The third question is, was error committed by the trial court by expressing an opinion as to the sufficiency of the proof on behalf of the State in a supplemental charge? No exceptions were taken to the original charge. After the jury had deliberated for an hour and twenty minutes, the jury returned to the courtroom and advised the court that the jury stood divided. The foreman announced that some members of the jury thought another police officer should testify. The trial judge then instructed the jury as follows:
"I told you on Monday, then I told you again on yesterday during the trial of this case that the solicitor has the duty and responsibility to prosecute those criminal cases that come into the Superior Court; that he must exercise his discretion about what evidence to introduce during the trial of the case. When the solicitor announced that he rests his casethat the State rests, I advised you of that and you heard him announce that the State rests its case and I told you that then the State had introduced all of the evidence that it intended to introduce. So it is now too late to reopen and introduce additional evidence. Neither the jury nor the presiding judge determines what witnesses are to testify. You are to find your verdict from the evidence you have heard. Now can I offer you any additional advice or instructions?
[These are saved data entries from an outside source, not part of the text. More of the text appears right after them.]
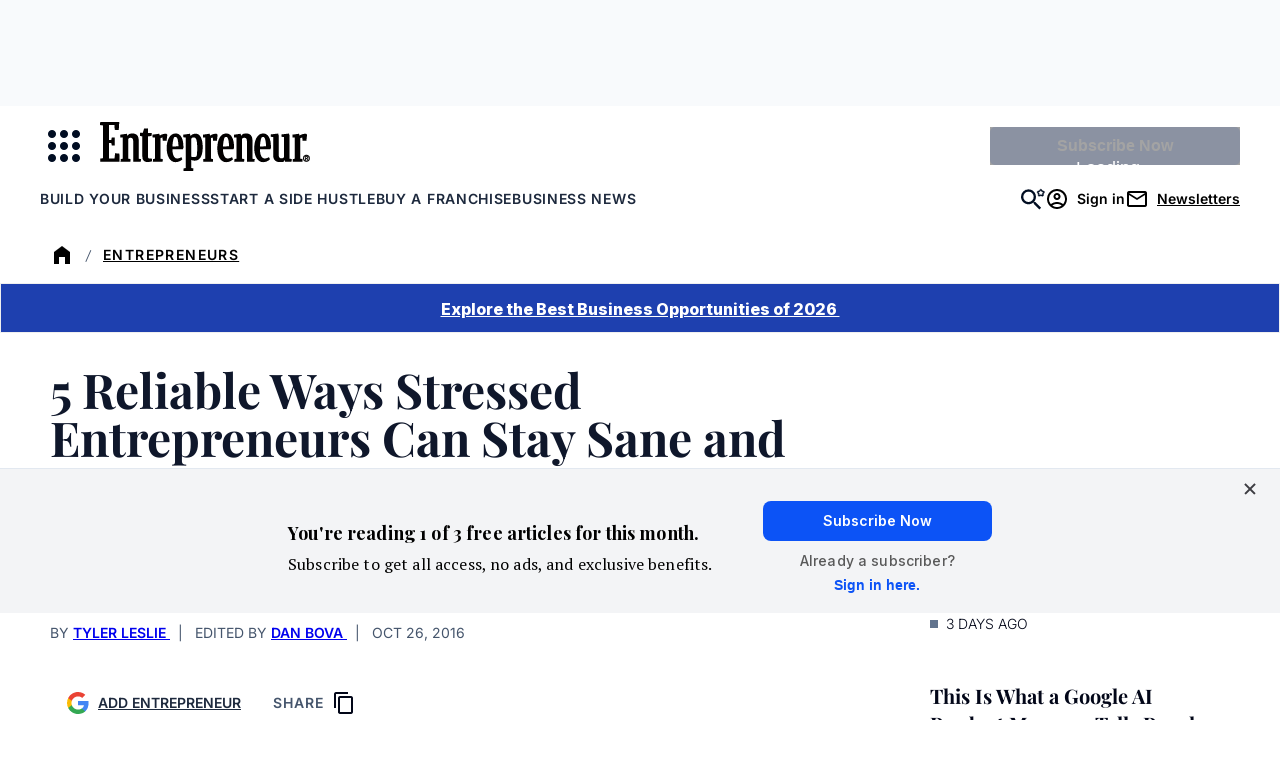

--- FILE ---
content_type: text/css
request_url: https://www.entrepreneur.com/wp-content/client-mu-plugins/entrepreneur/dist/css/frontend.css?ver=0501709c2ac12f7de675
body_size: -643
content:
:root{--c-black:#000;--c-white:#fff;--wp--preset--color--gray:#606f85}.admin-bar-legacy_cms>.ab-item:before{content:"\f330"}


--- FILE ---
content_type: text/javascript;charset=utf-8
request_url: https://id.cxense.com/public/user/id?json=%7B%22identities%22%3A%5B%7B%22type%22%3A%22ckp%22%2C%22id%22%3A%22mkl0xyplj7q8rqam%22%7D%2C%7B%22type%22%3A%22lst%22%2C%22id%22%3A%222lcko17z8di853i0k4p3cz87dq%22%7D%2C%7B%22type%22%3A%22cst%22%2C%22id%22%3A%222lcko17z8di853i0k4p3cz87dq%22%7D%5D%7D&callback=cXJsonpCB2
body_size: 206
content:
/**/
cXJsonpCB2({"httpStatus":200,"response":{"userId":"cx:244psnxpmvbh33mi6wbb55q3nv:5fs89yi31lfk","newUser":false}})

--- FILE ---
content_type: text/javascript;charset=utf-8
request_url: https://p1cluster.cxense.com/p1.js
body_size: 101
content:
cX.library.onP1('2lcko17z8di853i0k4p3cz87dq');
I can say this to you, ladies and gentlemen, I am certain that none of you will depart from any conscientious beliefs and feelings that you have regarding the issue that you have under consideration. I am certain that you are reasonable people and that you have only deliberated for *31 a matter of about an hour and 20 minutes. So I am going to suggest to you that you return to your jury room and continue your deliberation and see if you can't come to an agreement. If you find there are some further instructions regarding the law in this case that you would like for me to comment upon, if you will come back and let me know that I will be glad to render you any assistance I can in that connection. I cannot assist you in finding your verdict, that is your responsibility. Incidentally, if you find that you would like to take a recess during your deliberation we normally recess about mid-morning, about halfway between 9:30 and 1:00 o'clock, if you find that you would like to take a recess during your deliberations and let me know about it, I will be glad for you to do so."
The supplementary instructions do not constitute an expression of an opinion within the prohibition of G.S. § 1-180. The additional admonition with regard to their continued deliberation was in keeping with rules previously approved by our Appellate Court. State v. Fuller, 2 N.C.App. 204, 162 S.E.2d 517 (1968).
The fourth question is, was the starting date of the sentence imposed so indefinite that it ran concurrently with any other sentences being served by the defendant?
We think that the sentence in this case clearly indicates the intent of the trial judge that the sentences of the defendant are to be served consecutively, and this sufficiently appears without resort to evidence aliunde. In re Smith, 235 N.C. 169, 69 S.E.2d 174 (1952).
In the trial and sentence of the defendant we find
No Error.
FRANK M. PARKER and GRAHAM, JJ., concur.